SHEsisEpi, a GPU-enhanced genome-wide SNP-SNP interaction scanning algorithm, efficiently reveals the risk genetic epistasis in bipolar disorder

Hu, Xiaohan; Liu, Qiang; Zhang, Zhao; Li, Zhiqiang; Wang, Shilin; He, Lin; Shi, Yongyong

doi:10.1038/cr.2010.68

Download PDF

Letter to the Editor
Published: 25 May 2010

SHEsisEpi, a GPU-enhanced genome-wide SNP-SNP interaction scanning algorithm, efficiently reveals the risk genetic epistasis in bipolar disorder

Xiaohan Hu¹^na1,
Qiang Liu¹^na1,
Zhao Zhang¹^na1,
Zhiqiang Li¹,
Shilin Wang²,
Lin He^1,3,4 &
…
Yongyong Shi¹

Cell Research volume 20, pages 854–857 (2010)Cite this article

2325 Accesses
54 Citations
Metrics details

Subjects

Dear Editor,

We developed a GPU-based analytical method, named as SHEsisEpi, which purely focuses on risk epistasis in a genome-wide association study (GWAS) of complex traits, excluding the contamination of marginal effects caused by single-locus association. We analyzed the Wellcome Trust Case Control Consortium's (WTCCC) GWAS data of bipolar disorder (BPD) with 500K SNPs. Our algorithm only used 27 h to finish the exhaustive scan and was more than 300 times faster than the CPU-based analysis on our system. Furthermore, by genotyping the top finding that met our criteria (P = 5.37 × 10⁻¹²) and its nearby SNP pairs in another independent 475 BPD patients and 480 normal controls from Chinese Han population, we validated these findings, related with two gene pairs, conferring risk (α = 0.05) to BPD. Binary files and source codes of our program can be downloaded at http://analysis.bio-x.cn from the main menu of SHEsis.

GWAS, which is a simplistic, exhaustive, whole genome 'one SNP at a time' analysis approach focused on single-locus marginal effects ¹, has led to the discovery of a lot of risk loci of complex diseases. But in most cases, there are more than one pathogenic loci. Much empirical evidence has shown that complex traits are broadly affected by interactions among different loci ^{2, 3, 4, 5}. Theoretically there are a variety of purely epistatic disease models, which display no main effects at all ⁶. In this occasion, genome-wide gene-gene interaction analysis is requested to identify hidden multi-locus susceptibility, especially risk interaction effects without contamination of single-locus association.

In this study, we used CUDA (Compute Unified Device Architecture) to develop a GPU-based algorithm, named as SHEsisEpi, which can efficiently scan all pairwise SNP-SNP interactions in GWAS, and report purely risk epistasis without single-locus association contamination. Our algorithm focused on the different interaction of genotype between cases and controls. For a SNP pair, there were nine genotype combinations normally. We built 2 × 2 contingency tables by each genotype combination and the clump of other combinations, and then calculated the odds ratio. The final statistic EOR was the quotient of such odds ratios in cases and controls. If the given EOR did not significantly deviate from 1, there was no significant difference of interaction of this genotype combination between cases and controls; otherwise, risk epistasis exited. A Z-test was used to estimate the P-value of EOR. We have shown the mathematical details in Supplementary information, Data S1. We also demonstrated in Supplementary information, Data S2 that our method purely detected risk epistasis, and was not affected by marginal effects of single-locus association. More details on epistasis are discussed in Supplementary information, Data S3.

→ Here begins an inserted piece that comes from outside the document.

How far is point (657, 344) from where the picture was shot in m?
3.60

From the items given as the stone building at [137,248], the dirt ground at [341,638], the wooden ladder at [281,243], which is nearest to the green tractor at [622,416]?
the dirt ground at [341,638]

We implemented our algorithm on a CUDA platform. As only NVIDIA's GPU higher than GeForce8800 series supports CUDA, our platform is composed of two GTX285 video cards with 1G graphic memory individually, and an Intel i7-920 CPU with four cores (2.67 GHz) along with 12G DDR3 1600 memory, and the operating system is Windows Vista 64bit version. The multithread technique was used in order to take advantage of both two GPUs and cover I/O delay. When running the comparative CPU program, another two threads were built and simulated two GPUs' calculation. The essential drivers and libraries could be downloaded from http://www.nvidia.com. We provided more information about GPU programming in Supplementary information, Data S4. Figure 1 shows the flow diagram for the whole process to implement our algorithm on GPU.

Genotype data (Affymetrix 500K) of Caucasian from WTCCC ⁷ were divided into 987 input pairs each with 512 SNPs because it is unpractical to load all SNP data into memory at the same time (e.g. SNPs indexed from 1 to 512 are included in the 1st file, 513 to 1 024 are included in the 2nd file, and so on). We set the number as 512, since it was the maximum number of threads that a block could take under CUDA. In the terminal of a certain chromosome, the quantity may be smaller than 512.

In the accelerator test, eight random file pairs of the whole data set were selected to run on our system. The GPU-based algorithm running on two GPUs was more than 300 times faster than the CPU-based version running on 2 i7-920 CPU cores (More information was provided in Supplementary information, Table S1.). In general cases, considering that there are N pairs of different input files, N internal and N(N−1) external interactions were going to be calculated. With the growth of the input number, time consumption for internal interaction could be ignored and finally the accelerator would be progressive to about 350.

We analyzed WTCCC's BPD GWAS data. It took 27 h to finish the analysis of the whole 500K dataset, while previously a computer cluster composed of 20 CPU cores (Intel Xeon 2.8 GHz) took 32 days. We did not find any global significance (P < 10⁻¹³ by Bonferroni's correction) during scanning. In order to select candidate SNP pairs for replication study, we ordered the pairs by their P-values and set the following basic criteria considering our limited experimental resources: (1) each SNP in the pair must be on different chromosomes to avoid interaction caused by linkage disequilibrium; (2) each SNP in the significant pair must have a minor allele frequency higher than 0.05 in WTCCC's data; (3) as WTCCC's data included seven different diseases, we excluded SNP pairs that were significant in more than two different diseases, as they might be caused by the deviation in control set.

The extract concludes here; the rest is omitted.